Repairing the baseline would also make permanently fixing the alternative minimum tax (AMT) easier. Just like with the extenders, each year the faulty baseline causes Congress to wrestle with paying for an extension of the AMT patch. The patch prevents the AMT from hitting middle-income taxpayers and drastically raising their taxes. To lower the deceptive long-term cost, Congress only extends the patch for a year or two at a time.
Congress will not permanently fix the AMT until the CBO repairs its baseline and the JCT does not wrongly score patching the AMT as a revenue loss.[4]
Estate Tax Effect
The problematic CBO revenue baseline also impacts the ongoing congressional debate about the estate tax (also known as the death tax).
Under current, long-standing policy, the death tax expires on January 1, 2010. Many in Congress do not want the death tax to expire, and they use CBO’s revenue baseline to argue that repealing it would cost too much. Under current law, the death tax comes back to life in full force in 2011. Therefore, the revenue baseline shows a steep increase in revenue from the death tax that year and beyond—even though current policy from 2010 onward is for the death tax to expire.
Under PAYGO rules, simply allowing current policy to take effect would require a large tax increase to offset the illusory revenue loss from the ending of the death tax. Even modest reductions from the original 55 percent rate—to 45 percent rate passed by the U.S. House of Representatives, or 35 percent as called for in the Senate—score as a significant revenue loss under these backward rules.

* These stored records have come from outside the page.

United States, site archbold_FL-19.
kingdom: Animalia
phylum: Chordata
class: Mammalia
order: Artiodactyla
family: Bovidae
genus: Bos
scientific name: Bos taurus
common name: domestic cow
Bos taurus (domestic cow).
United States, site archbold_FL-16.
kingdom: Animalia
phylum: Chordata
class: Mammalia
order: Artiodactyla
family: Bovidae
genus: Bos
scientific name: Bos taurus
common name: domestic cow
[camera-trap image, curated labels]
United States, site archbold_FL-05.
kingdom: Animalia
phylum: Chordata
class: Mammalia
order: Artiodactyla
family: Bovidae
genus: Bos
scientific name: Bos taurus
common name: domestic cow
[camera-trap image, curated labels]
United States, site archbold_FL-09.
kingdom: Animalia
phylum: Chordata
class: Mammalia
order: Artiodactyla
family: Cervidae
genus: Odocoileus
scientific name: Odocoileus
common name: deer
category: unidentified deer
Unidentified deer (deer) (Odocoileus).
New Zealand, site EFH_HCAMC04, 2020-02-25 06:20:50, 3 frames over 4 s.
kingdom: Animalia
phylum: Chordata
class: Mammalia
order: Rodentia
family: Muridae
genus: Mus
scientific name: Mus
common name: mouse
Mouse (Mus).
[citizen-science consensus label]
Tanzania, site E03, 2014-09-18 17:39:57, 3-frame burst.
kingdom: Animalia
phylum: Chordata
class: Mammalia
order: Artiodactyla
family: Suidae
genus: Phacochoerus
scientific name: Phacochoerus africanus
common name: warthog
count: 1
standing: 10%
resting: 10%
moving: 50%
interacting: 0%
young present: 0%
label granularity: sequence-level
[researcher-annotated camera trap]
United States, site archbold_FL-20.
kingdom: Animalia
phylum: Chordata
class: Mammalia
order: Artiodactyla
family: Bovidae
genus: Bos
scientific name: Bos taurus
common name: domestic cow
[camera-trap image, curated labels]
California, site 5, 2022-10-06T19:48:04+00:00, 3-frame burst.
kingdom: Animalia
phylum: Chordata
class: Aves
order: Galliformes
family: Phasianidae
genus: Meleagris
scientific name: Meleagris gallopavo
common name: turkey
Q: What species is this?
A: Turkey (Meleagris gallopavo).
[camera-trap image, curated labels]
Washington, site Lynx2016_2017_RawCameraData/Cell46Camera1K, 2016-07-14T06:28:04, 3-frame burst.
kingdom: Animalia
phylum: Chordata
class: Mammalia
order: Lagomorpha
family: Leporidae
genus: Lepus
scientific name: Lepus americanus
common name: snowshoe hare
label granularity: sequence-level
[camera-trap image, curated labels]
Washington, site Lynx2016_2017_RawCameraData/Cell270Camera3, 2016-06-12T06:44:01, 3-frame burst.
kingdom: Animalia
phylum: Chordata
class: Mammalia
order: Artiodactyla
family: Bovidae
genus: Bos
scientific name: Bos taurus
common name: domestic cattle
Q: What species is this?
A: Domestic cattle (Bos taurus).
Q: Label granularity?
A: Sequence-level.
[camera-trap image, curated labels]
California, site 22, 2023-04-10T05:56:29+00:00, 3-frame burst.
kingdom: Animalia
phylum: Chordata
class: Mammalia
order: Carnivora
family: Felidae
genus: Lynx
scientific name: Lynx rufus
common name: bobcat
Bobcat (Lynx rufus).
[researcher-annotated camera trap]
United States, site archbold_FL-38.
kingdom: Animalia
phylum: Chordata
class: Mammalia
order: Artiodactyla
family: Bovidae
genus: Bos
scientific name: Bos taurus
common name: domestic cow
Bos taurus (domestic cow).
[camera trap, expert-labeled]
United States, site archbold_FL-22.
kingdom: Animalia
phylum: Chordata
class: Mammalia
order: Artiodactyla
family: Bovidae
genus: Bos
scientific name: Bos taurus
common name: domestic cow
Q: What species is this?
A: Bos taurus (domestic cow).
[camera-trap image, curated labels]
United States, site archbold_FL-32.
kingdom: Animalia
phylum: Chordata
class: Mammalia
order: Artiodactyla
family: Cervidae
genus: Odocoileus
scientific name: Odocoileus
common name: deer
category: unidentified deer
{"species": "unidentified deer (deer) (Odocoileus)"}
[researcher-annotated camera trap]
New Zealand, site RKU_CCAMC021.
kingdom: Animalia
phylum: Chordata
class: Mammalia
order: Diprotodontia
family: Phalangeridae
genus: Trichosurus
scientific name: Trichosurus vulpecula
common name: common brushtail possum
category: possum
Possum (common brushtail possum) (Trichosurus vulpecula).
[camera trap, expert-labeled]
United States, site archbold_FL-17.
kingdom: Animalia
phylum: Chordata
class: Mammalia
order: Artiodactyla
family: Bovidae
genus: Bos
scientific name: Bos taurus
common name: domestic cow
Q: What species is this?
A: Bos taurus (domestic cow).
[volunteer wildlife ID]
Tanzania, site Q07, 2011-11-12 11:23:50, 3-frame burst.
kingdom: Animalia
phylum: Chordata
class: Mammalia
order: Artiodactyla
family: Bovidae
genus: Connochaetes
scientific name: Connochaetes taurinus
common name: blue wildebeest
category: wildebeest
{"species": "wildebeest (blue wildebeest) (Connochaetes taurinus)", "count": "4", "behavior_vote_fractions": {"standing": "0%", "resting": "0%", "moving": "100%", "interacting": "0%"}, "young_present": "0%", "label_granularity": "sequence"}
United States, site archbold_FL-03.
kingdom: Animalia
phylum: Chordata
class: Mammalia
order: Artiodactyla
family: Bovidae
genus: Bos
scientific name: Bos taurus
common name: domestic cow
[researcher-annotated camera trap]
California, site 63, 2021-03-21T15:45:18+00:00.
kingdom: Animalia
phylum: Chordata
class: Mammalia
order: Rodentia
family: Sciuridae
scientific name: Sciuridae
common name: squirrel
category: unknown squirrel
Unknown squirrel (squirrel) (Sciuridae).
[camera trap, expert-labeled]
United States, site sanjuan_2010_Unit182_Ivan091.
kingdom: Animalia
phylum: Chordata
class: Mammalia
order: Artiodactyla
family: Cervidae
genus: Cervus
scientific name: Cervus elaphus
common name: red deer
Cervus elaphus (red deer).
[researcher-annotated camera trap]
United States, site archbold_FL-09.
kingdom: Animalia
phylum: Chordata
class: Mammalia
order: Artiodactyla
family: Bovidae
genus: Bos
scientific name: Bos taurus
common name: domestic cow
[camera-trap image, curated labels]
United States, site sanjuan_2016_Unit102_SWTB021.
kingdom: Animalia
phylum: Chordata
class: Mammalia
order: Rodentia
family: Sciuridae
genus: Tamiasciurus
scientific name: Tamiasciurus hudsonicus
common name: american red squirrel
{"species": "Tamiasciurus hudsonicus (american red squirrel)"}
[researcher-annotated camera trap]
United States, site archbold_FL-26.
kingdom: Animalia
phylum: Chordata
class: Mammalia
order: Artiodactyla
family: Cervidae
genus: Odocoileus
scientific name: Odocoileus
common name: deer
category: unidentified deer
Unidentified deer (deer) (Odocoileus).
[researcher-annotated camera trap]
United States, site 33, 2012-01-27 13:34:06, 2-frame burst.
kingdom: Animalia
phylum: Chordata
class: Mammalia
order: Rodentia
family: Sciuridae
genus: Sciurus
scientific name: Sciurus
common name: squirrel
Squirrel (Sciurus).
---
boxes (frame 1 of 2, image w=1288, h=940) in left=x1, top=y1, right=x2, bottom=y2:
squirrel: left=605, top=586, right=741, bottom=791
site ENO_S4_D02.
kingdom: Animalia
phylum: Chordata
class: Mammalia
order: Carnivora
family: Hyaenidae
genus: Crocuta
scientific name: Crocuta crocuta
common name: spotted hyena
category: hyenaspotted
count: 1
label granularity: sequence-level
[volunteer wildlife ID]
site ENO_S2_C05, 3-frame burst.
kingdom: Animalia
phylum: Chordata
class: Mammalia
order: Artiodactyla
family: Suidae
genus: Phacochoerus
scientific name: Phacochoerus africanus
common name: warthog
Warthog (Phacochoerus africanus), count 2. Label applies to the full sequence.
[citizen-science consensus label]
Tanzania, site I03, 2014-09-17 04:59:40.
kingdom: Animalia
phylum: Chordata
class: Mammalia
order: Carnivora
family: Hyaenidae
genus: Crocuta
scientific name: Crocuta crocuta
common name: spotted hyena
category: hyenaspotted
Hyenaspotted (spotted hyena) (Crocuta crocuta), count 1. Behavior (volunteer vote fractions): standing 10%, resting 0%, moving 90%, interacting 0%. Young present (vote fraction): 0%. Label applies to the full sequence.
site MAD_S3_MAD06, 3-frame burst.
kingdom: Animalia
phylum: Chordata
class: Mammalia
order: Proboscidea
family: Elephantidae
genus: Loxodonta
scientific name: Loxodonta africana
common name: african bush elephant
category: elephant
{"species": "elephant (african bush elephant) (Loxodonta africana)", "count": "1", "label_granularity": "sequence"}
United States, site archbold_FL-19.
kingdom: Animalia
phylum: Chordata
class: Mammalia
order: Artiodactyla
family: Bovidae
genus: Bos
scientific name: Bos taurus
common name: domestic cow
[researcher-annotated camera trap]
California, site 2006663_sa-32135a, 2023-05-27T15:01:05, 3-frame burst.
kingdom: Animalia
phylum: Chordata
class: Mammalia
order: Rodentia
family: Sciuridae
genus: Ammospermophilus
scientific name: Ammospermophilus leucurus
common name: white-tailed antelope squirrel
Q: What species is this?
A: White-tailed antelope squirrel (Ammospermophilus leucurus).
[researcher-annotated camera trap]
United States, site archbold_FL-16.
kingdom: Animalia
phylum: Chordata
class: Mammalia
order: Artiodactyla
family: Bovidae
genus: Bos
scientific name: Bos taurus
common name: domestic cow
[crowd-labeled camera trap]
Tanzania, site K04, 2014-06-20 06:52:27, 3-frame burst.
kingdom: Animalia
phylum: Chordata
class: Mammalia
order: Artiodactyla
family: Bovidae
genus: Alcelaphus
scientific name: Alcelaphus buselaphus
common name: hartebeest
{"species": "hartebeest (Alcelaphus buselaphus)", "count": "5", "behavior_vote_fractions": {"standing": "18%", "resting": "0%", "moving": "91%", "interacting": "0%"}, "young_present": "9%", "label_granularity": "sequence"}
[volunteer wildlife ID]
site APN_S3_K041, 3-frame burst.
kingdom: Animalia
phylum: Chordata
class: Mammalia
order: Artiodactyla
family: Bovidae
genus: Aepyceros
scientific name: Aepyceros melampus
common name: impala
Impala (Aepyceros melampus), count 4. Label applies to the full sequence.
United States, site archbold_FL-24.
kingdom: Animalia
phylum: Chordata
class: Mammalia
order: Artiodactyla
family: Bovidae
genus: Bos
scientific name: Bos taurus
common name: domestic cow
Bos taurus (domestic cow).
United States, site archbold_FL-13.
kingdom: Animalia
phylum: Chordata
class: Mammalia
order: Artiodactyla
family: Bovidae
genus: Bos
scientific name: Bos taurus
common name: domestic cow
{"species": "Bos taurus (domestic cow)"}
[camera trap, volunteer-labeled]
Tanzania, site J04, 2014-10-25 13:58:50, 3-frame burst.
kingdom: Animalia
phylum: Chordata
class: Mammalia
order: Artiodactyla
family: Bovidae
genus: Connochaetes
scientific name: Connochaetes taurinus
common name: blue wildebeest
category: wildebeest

The broken revenue baseline should not constrain Congress from doing the right thing and killing the death tax once and for all. It is a drag to economic growth, a tremendous burden on family-owned businesses, and theoretically and morally indefensible.[5] Repealing it would not require raising other taxes since it would be continuing current policy and there would be no actual revenue loss.
Rules Matter
The rules governing budget policy play a central role in the outcome of Congress’s spending and taxing decisions. The CBO’s flawed revenue baseline creates a bias toward higher taxes when used by the JCT to construct revenue estimates.
Congress should correct this flaw and require the CBO to apply the current policy standard to its revenue baseline consistent with its treatment of expiring spending programs. That way it will not wrongly seek to raise taxes to continue current tax policies like the tax extenders, the AMT, the estate tax, and others.
Curtis S. Dubay is a Senior Analyst in Tax Policy in the Thomas A. Roe Institute for Economic Policy Studies at The Heritage Foundation.